森林農法のコーヒーが飲めるスローハウス。

2016.10.27おすすめ, 体の健康, 日々のこと

先日、私のパートナーの友人たちが開いているゲストハウス「旅の宿 Retreat Space」に宿泊した。移住者が増えている房総半島の千葉県いすみ市にゲストハウスはある。近くには移住者の家が固まって建っている小さな集落のような箇所もあるが、そこから少し離れて今回の家はある。隣は山となっているので静かに過ごせ、田舎暮らしと聞いて想像できるような平屋建ての古民家ーー家の中は手入れがされていて綺麗で、縁側から庭が一望できる。
 
庭には家庭的な畑もあり、無農薬で栽培されており、今年から肥料も極力使わないで育てることに挑戦しているとのこと。季節が終わるプチトマトを一つもぎ取ってそのまま食べると、口の中いっぱいに旨味が広がる。それでいてしつこくなく、後味がさっぱりとしていた。「いくつでも食べられるなぁ」と思ったが、遠慮がはたらいて一つだけにして、草木染め用のブタクサ刈りと野生のみかんの収穫に同行させてもらう。
 
先ほどの遠慮がどこへ行ったのか、みかんを収穫したらまずは口に入れてみたいと食指が動く。野生のみかんは外の皮と内の白い薄皮がしっかりと貼りついていて剥きづらいのだが、これが自生の力。少し硬い皮を剥いた後は、薄皮を剥かずにヒョイと口の中へ。肥料を使った甘さではなく、ほどよい酸味の後にやさしい甘みがある。重層的な味によって、自分の舌がフル稼働しているのがわかる。
 

多種多様な木を育てる森林農法のコーヒー。

 
そうこうしているうちに、ゲストハウスの管理人であるヒデさんが、大原港で催していた朝市から戻ってきた。ヒデさんはカフェで約9年間働いた後、房総に来てからオーナーである友人たちと出会い、現在、管理人としてゲストハウスを任されながら、森林農法・無農薬有機栽培のコーヒーを広めている。
 
コーヒーの栽培における森林農法とは、コーヒーを育てる際にコーヒーだけを生やすのではなく、その土地で自生している他の木々も育てることで、害虫の天敵である虫や様々な生物が育ち、農薬や化学肥料を使わないでコーヒー栽培を可能にする農法だそうだ。森林農法でコーヒー以外の木が育つことで、コーヒーだけでなく、食料、薬、木材、飼料、燃料、樹脂などが収穫可能となり、生産者はコーヒーの収穫が安定しないときでも生活をすることができる。つまり、農薬や化学肥料不使用のコーヒーを飲むことができるとともに、コーヒー生産者の生活も安定し、生態系も豊かになるという仕組みである。
 
ヒデさんの淹れてくれた森林農法で収穫されたコーヒーを飲んでみると、味はしっかりと抽出されているのにすっきりとしていて、自然栽培で育った野菜のような印象だった。
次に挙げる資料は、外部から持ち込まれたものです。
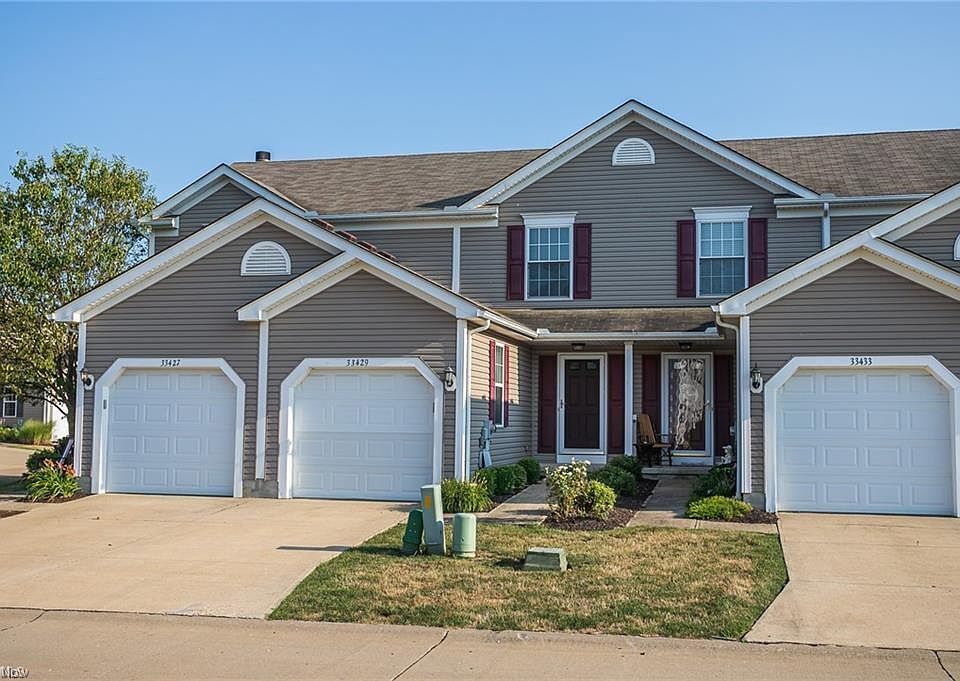 1st image of 33449 Halle Ct
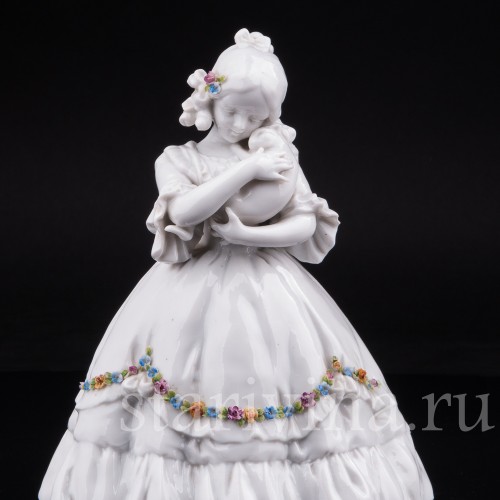 Фарфоровая статуэтка Девушка с кошкой, E. A. Muller, Германия, кон. 19, нач. 20 вв.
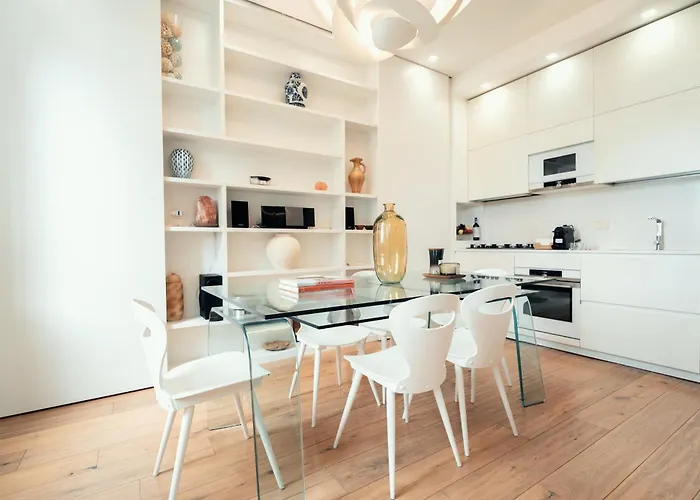 On The Tiber- Luxury House Apartment Rome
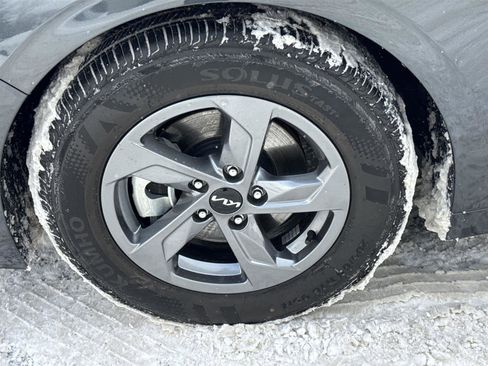 Used 2023 Kia K5 LXS image 10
聞けば、コーヒーを淹れているヒデさんは森林農法のコーヒーを飲むまで、砂糖やミルクを入れないブラックでコーヒーを飲むことができなかったそうだ。それが、森林農法のコーヒーと出会ってからブラックで飲めるようになり、今ではお客さんにもブラックでコーヒーを提供している。普段はブラックでコーヒーが飲めない私のパートナーも、この日はブラックで飲めており、しかも、いくつかの豆を試していた。
 

健康的で智恵が詰まったゲストハウス。

 
添加物過敏症になって、食べられるものがほとんどなくなってしまった人が、自然栽培の野菜やお米なら美味しく食べられたという話はよく聞くが、それと同じことがコーヒーでもあり、実際に私の目の前で起きていた。東京駅から特急で約1時間、都会の喧騒はなくなり、健康的な食事とコーヒーを吸収しに行ってみてはどうだろうか。お風呂が薪でもガス(電気)でも沸かせるようになっていたりと、とても智恵のある場所であり、オーナーや管理人と話をしているだけでも楽しい時間だ。健康と智恵が詰まったスローな時間は、自分に優しくなれる場所だ。